Alejandro Reskala, Vice President of Global Technology, International TransUnion, explained the problems that result when developers think in a linear fashion.
Reskala launched into his keynote presentation at the 2016 Chief Information Security Officer Leadership Forum held in Chicago on June 22 by stating that security can’t happen as long as developers and delivery professionals continue to be “linear thinkers” in application development.
“The real world isn’t linear,” said Reskala, “so we need a nonlinear approach to application development. Developers believe that if security aspects are left to the InfoSec guys, we’ll have more secure applications, right? Not so. If everything is left to the InfoSec people, applications will be less secure.”
“Developers believe that if security aspects are left to the InfoSec guys, we’ll have more secure applications, right? Not so.”
One of the major problems with data protection begins with our own applications, said Reskala. “We’re doing something wrong, but what is it? If we’re using the proper tools and using skilled developers, where’s the gap? The gap is the linearity issue.”
Fixing the software development gap requires a mindset change, Reskala explained. “With the boom of object-oriented programming—and, to a greater extent, with aspect-oriented programming—we tend to trust that what each object or each aspect does is its only task and purpose. The problem is that in real life, this trust is misplaced. This mindset change needs to be applied to software development.”
Reskala talked about a case in which a financial institution was alerted by a vendor that he was able to log on to the bank’s system with a user name but no password. Chaos and panic ensued. The institution had to cease operations immediately. The bank replicated the problem in its development and testing environment, and found that the user name and password were both required. Ultimately it was discovered that delivery management, when promoting the application from testing to production, changed one setting to ‘unauthenticated.’ This meant that access could be gained without a password. “This problem could have been avoided if the developers had made some rudimentary and fundamental validations to assure the user and password weren’t empty,” observed Reskala. “This means, literally, one line of code.”
Reskala provided another example that he tagged “The Bank Job,” which alludes to a British film of the same name about the Baker Street robbery that happened in London in 1971. “In India, the public sector banks are way behind in technology innovations,” he explained. “At the end of 2015, the banks hired a local vendor to develop an app for online banking. A friend of mine downloaded the app on his iPhone 6 to test it. He used his Mac as a proxy server using BERP to capture the interactions between the app and the bank’s application. He did a number of actions using his Mac and eventually the back-end system yielded a session ID. This was the door for everything else. BERP allows the possibility to intercept the signal between the back end and the browser or application and inject code or anything you want. All of the validations were made on the front end, on the app, instead of checking on the back end,” said Reskala. “Developers shouldn’t trust what a particular function is supposed to do. They need to employ due diligence.”
“Developers shouldn’t trust what a particular function is supposed to do. They need to employ due diligence.”
Here are Reskala’s security recommendations from a developer’s perspective:
• Stop being a linear thinker!
• Bring security up front (to the earliest stages of SDLC). It pays off.
• Have the security team—not the testing team—create test cases to try to breach the application.
“We need to start collecting and analyzing information on every data breach so we can predict what’s going to happen. That’s the future of security,” said Reskala.
ABOUT ALEJANDRO RESKALA:
Mr. Reskala is a vice president at TransUnion Global Technology for the International business, helping to estimate mission-critical projects for development and execution. Mr. Reskala is responsible for the development and support of the international Credit Report System and other products across different countries. He also directs and leads a team of experts on search-and-match technology.

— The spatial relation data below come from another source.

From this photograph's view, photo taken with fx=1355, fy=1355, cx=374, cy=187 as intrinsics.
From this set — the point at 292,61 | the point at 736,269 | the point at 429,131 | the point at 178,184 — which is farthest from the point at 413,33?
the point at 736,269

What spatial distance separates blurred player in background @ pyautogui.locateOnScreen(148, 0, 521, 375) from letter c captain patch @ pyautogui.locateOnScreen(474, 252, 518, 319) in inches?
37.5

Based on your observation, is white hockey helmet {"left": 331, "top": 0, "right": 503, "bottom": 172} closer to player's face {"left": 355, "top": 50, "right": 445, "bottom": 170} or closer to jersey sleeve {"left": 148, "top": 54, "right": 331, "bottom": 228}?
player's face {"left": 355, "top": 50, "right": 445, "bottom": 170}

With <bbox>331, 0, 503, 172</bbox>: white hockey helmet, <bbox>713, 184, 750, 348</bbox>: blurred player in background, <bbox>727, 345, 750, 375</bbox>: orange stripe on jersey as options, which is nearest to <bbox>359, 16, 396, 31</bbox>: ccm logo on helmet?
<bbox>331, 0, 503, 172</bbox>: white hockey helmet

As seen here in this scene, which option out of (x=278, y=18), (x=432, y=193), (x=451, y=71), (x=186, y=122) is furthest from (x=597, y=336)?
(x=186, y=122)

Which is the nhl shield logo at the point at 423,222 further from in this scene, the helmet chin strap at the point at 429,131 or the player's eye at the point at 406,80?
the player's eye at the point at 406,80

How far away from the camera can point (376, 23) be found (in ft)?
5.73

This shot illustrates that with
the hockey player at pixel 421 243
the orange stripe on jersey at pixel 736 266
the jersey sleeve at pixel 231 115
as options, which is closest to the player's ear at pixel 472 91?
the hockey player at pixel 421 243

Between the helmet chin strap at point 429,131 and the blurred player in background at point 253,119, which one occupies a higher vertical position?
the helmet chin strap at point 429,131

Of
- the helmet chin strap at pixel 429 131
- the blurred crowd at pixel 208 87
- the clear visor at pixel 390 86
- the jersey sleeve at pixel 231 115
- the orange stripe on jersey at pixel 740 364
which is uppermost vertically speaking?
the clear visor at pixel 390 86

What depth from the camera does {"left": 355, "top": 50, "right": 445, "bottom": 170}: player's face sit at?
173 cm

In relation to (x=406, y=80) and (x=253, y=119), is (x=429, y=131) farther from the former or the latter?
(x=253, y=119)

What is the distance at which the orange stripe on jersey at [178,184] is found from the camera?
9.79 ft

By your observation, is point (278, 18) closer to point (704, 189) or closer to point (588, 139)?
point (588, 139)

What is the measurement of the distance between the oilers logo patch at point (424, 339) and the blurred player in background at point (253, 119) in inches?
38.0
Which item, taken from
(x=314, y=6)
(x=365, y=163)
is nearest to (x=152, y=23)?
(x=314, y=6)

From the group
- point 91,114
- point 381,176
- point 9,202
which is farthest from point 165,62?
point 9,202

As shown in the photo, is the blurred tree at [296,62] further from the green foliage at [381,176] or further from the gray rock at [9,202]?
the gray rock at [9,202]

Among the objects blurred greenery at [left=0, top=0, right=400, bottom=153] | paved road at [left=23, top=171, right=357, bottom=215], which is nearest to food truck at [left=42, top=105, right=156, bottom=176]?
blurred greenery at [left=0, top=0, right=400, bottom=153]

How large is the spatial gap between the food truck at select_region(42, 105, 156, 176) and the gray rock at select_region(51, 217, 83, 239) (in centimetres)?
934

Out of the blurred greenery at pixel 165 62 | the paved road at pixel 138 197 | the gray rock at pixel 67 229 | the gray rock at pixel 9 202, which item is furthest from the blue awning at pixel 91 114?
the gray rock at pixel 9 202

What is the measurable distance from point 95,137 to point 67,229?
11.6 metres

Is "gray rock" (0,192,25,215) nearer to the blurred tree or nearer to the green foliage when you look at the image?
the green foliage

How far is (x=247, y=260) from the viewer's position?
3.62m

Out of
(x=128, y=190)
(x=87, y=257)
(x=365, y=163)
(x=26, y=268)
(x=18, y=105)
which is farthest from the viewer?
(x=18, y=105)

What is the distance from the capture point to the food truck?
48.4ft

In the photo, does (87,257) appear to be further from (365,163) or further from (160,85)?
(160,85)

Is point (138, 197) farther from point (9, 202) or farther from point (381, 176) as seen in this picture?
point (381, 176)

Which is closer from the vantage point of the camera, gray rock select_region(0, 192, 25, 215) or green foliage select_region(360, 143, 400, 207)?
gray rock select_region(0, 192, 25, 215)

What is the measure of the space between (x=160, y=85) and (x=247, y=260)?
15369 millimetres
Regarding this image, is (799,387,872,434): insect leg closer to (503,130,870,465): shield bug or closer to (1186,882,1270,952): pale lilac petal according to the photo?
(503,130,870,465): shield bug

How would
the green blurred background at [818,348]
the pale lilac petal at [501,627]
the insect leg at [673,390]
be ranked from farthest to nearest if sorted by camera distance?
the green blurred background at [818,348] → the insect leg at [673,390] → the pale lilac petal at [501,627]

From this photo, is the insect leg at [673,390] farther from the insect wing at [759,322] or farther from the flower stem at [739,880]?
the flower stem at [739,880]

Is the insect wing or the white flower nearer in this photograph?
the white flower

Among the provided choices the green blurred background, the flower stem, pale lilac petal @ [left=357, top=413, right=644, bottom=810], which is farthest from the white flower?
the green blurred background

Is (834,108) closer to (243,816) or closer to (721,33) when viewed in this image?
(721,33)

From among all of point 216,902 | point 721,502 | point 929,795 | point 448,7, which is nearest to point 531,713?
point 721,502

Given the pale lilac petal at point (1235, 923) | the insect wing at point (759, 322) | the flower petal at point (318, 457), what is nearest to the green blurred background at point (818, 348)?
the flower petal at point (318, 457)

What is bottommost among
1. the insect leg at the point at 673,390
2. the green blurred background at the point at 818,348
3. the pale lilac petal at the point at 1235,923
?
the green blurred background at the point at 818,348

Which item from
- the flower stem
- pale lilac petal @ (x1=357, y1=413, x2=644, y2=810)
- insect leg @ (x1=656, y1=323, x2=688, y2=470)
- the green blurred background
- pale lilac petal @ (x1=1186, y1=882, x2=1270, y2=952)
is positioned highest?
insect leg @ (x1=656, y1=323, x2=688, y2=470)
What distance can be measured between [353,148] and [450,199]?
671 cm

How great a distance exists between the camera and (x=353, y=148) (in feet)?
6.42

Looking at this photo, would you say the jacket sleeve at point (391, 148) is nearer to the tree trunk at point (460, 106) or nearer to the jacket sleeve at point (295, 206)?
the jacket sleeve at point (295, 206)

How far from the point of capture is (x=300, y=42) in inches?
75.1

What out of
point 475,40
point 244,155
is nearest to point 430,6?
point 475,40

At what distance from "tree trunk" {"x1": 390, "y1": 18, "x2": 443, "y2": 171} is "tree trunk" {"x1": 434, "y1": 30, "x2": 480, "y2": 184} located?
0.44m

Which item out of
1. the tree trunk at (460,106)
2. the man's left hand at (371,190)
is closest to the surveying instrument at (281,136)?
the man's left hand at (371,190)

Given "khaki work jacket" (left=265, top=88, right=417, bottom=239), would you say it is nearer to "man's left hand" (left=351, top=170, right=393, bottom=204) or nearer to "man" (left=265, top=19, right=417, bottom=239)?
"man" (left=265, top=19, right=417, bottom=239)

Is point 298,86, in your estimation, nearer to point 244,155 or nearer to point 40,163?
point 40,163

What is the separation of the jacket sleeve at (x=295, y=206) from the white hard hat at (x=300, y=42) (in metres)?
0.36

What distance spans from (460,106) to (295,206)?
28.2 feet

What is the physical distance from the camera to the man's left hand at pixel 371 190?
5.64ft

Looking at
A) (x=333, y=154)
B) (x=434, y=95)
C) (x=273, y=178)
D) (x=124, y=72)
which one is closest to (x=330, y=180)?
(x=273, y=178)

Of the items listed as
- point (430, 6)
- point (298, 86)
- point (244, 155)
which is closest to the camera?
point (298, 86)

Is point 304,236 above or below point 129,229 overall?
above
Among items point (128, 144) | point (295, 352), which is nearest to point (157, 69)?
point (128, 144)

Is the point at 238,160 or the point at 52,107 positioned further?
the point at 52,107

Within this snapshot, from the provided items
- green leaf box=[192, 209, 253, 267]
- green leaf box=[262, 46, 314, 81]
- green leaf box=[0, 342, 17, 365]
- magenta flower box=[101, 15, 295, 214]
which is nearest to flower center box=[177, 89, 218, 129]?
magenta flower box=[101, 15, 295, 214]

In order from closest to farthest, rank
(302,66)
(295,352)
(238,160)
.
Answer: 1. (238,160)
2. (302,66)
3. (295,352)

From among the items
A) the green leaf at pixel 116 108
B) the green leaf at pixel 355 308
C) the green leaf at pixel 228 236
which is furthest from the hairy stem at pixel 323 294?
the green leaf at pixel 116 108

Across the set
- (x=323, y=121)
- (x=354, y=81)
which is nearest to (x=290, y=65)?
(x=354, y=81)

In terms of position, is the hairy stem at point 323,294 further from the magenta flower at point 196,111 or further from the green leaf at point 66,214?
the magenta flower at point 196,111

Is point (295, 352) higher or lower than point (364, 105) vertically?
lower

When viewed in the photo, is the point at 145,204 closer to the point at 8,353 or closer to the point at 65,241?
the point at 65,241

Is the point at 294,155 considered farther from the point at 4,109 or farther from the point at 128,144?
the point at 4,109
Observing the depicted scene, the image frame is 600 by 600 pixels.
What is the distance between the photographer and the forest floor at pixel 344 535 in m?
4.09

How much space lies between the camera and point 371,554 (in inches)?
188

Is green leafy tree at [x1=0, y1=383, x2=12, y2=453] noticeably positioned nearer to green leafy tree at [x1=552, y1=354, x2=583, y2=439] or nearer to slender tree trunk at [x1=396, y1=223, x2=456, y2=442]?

Mr. Reskala has extensive experience in supporting TransUnion’s International Bureau operations, including IT due diligence work for M&A.
Prior to joining TransUnion in 2006, Mr. Reskala worked as a CIO for the Credit Bureau in Mexico City and as a DevTest Director at Santander Bank (formerly Serfin Bank). He has performed roles of Enterprise Architect and D&R Director for companies in Canada and the U.S.
Mr. Reskala holds a B.S. degree in Electronics Systems Engineering from Monterrey Institute of Technology and Higher Education, with graduate work in Computer Science.